- [Página]
El nuevo orden internacional se está transformando en un auténtico desorden. La internacional reaccionaria, con Trump como figura central, está desmantelando las reglas e instituciones surgidas tras la Segunda Guerra Mundial —la primera guerra atómica, conviene recordarlo—.
El riesgo es claro: en pocos meses, podría no quedar piedra sobre piedra.
La legalidad internacional está siendo sustituida por la ley del más fuerte. La agresividad de Putin y la complacencia cómplice de Trump evidencian este retroceso hacia una especie de ley de la selva regida por el tecnofeudalismo imperialista.

- [Información proporcionada]
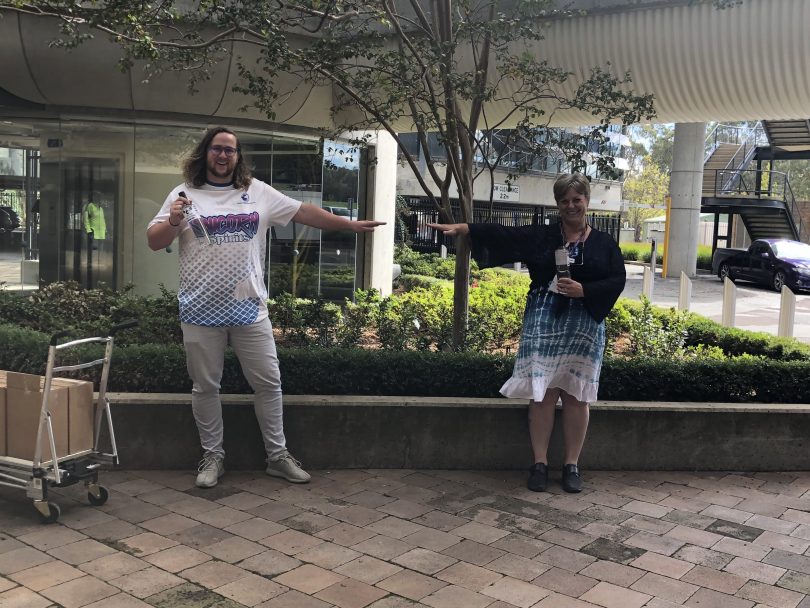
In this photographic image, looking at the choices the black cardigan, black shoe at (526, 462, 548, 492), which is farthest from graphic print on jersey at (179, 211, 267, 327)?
black shoe at (526, 462, 548, 492)

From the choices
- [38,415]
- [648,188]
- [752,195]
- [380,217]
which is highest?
[648,188]

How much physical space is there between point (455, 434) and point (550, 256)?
128cm

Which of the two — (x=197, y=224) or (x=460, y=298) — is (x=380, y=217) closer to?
(x=460, y=298)

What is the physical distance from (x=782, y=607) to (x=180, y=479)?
3229mm

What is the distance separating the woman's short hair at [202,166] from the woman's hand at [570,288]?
1860 mm

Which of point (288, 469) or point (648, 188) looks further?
point (648, 188)

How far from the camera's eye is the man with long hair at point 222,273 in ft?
14.9

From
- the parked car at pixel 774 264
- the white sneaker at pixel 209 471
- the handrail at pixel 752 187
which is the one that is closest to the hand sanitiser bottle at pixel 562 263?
the white sneaker at pixel 209 471

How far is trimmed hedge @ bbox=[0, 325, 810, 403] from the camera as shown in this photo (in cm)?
530

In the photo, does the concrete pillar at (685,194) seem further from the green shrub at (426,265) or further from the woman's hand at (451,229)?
the woman's hand at (451,229)

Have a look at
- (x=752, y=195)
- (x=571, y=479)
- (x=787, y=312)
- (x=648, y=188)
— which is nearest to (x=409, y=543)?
(x=571, y=479)

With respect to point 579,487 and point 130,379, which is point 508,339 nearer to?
point 579,487

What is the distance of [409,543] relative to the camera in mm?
4020

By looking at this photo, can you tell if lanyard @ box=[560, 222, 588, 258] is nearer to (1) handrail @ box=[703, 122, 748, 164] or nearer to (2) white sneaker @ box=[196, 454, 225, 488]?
(2) white sneaker @ box=[196, 454, 225, 488]
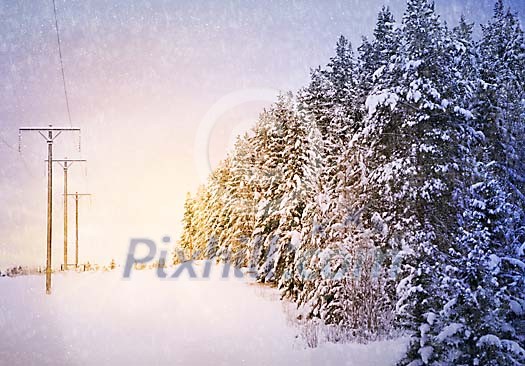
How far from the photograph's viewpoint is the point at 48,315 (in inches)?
782

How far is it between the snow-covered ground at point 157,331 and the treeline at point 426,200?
176 cm

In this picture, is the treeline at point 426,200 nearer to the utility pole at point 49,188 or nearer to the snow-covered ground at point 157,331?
the snow-covered ground at point 157,331

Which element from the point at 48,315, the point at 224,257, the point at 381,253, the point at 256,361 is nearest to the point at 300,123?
the point at 381,253

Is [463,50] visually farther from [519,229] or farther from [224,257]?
[224,257]

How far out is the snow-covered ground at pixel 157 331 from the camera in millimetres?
13023

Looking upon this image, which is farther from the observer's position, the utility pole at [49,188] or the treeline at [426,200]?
the utility pole at [49,188]

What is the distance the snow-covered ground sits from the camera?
13.0m

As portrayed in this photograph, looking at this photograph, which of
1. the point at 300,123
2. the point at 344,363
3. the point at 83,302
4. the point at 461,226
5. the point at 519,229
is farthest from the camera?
the point at 300,123

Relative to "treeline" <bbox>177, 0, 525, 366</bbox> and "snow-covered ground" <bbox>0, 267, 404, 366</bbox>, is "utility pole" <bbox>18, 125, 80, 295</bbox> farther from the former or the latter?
"treeline" <bbox>177, 0, 525, 366</bbox>

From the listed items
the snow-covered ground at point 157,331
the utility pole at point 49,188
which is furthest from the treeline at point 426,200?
the utility pole at point 49,188

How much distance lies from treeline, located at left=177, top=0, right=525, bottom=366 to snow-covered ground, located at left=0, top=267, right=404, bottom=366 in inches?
69.4

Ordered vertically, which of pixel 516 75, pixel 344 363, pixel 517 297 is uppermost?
pixel 516 75

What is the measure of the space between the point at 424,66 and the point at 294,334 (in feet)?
28.2

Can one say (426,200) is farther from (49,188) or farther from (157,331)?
(49,188)
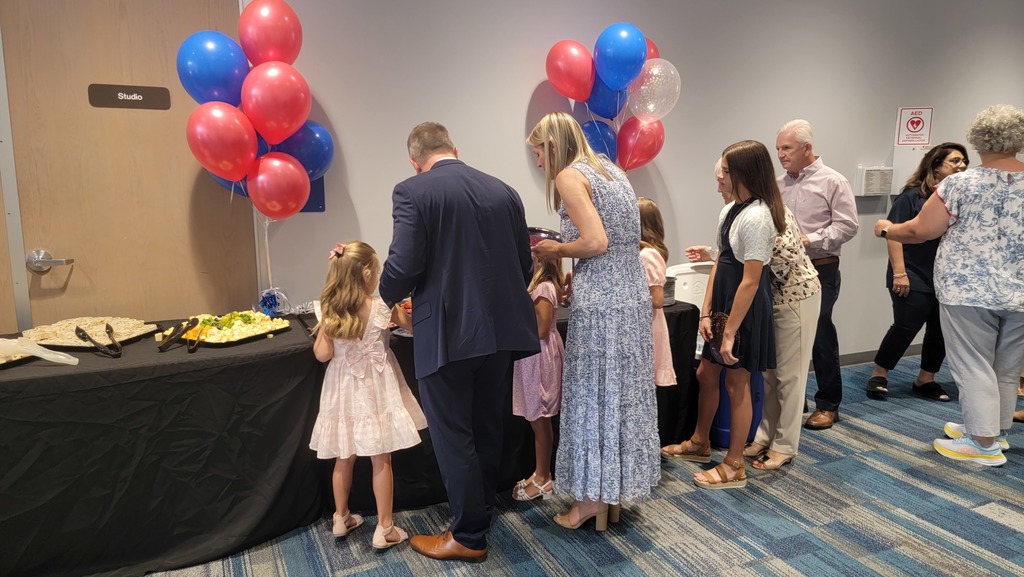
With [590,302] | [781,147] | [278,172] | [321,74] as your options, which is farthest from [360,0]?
[781,147]

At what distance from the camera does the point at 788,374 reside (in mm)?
2900

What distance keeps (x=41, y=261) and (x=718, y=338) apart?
2.80 m

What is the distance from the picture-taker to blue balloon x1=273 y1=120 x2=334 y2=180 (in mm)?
2664

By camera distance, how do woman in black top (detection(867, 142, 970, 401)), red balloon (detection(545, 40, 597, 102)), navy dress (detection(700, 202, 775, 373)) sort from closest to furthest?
1. navy dress (detection(700, 202, 775, 373))
2. red balloon (detection(545, 40, 597, 102))
3. woman in black top (detection(867, 142, 970, 401))

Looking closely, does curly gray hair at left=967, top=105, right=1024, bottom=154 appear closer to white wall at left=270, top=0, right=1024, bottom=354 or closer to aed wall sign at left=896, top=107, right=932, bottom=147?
white wall at left=270, top=0, right=1024, bottom=354

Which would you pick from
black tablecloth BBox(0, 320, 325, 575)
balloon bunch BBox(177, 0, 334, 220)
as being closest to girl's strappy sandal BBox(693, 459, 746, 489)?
black tablecloth BBox(0, 320, 325, 575)

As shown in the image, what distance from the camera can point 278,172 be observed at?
246 centimetres

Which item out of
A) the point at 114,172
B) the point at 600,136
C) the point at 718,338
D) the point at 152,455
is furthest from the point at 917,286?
the point at 114,172

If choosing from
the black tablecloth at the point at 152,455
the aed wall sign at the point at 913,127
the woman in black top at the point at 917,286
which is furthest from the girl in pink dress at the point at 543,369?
the aed wall sign at the point at 913,127

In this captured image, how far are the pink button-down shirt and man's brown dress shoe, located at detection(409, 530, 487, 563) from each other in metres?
2.30

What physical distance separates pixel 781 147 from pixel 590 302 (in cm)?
187

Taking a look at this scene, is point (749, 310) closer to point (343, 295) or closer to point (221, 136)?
point (343, 295)

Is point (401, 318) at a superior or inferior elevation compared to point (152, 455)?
superior

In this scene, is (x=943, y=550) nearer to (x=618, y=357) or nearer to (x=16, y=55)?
(x=618, y=357)
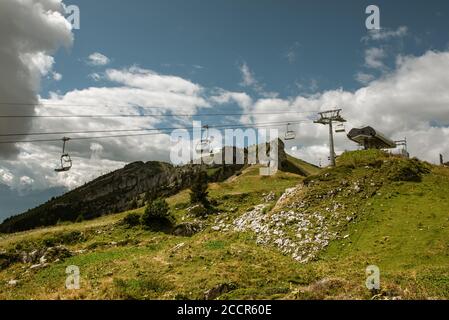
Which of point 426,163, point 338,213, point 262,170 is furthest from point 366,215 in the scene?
point 262,170

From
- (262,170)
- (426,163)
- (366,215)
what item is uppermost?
(262,170)

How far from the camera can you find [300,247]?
38531 millimetres

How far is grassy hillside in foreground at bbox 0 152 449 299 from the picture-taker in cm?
2462

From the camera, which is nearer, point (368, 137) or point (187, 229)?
point (187, 229)

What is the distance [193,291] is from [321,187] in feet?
97.6

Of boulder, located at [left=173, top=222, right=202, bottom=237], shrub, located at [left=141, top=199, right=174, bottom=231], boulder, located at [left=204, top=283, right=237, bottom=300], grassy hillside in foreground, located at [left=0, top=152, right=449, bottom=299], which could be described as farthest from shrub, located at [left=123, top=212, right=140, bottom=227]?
boulder, located at [left=204, top=283, right=237, bottom=300]

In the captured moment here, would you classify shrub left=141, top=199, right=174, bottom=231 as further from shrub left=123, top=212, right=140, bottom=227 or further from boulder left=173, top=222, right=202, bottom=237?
boulder left=173, top=222, right=202, bottom=237

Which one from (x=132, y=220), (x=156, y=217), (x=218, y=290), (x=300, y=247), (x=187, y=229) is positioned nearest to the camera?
(x=218, y=290)

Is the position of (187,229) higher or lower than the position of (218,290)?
higher

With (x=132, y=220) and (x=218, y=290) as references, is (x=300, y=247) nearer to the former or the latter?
(x=218, y=290)

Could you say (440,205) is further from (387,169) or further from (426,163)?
(426,163)

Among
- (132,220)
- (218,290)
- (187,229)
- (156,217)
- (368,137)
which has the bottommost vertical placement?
(218,290)

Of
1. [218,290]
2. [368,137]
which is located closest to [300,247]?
[218,290]

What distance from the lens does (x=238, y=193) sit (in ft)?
242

- [Acciones requeridas]
A – Haz una lista de todas las construcciones del texto sobre el orden internacional formadas por "está" seguido de un gerundio.
B – Sigue escribiendo el texto sobre el orden internacional a partir de su última oración.

- [Respuestas del ejercicio]
A –
- se está transformando
- está desmantelando
- está siendo sustituida

B –
La libertad de comercio, fruto de décadas de negociación entre naciones, se ve ahora amenazada por los aranceles unilaterales y agresivos del trumpismo. Del mismo modo, el derecho de asilo y refugio —derechos humanos fundamentales— está siendo arrasado: redadas, deportaciones y devoluciones en caliente se multiplican. Las redadas en EE. UU. y el auge de prisiones-Estado como la de Bukele en El Salvador son pruebas claras de este deterioro.
La justicia universal, representada por la Corte Penal Internacional, está siendo ridiculizada y debilitada por líderes como Orbán y Netanyahu, con el respaldo abierto de Estados Unidos.
Mientras tanto, los valores democráticos y el Estado de derecho se ven erosionados por gobiernos autoritarios que se proclaman portavoces únicos del pueblo, usando ese poder para suprimir derechos básicos como la libertad de expresión, el derecho a la información o la igualdad ante la ley. Ejemplos hay de sobra: desde Argentina hasta China, pasando por Rusia, Turquía o Venezuela.
Esta oleada reaccionaria ya está afectando a los dos pilares sobre los que se construyó el proyecto europeo: el Estado de derecho y el estado del bienestar. Pero lo hace de una manera nueva y alarmante.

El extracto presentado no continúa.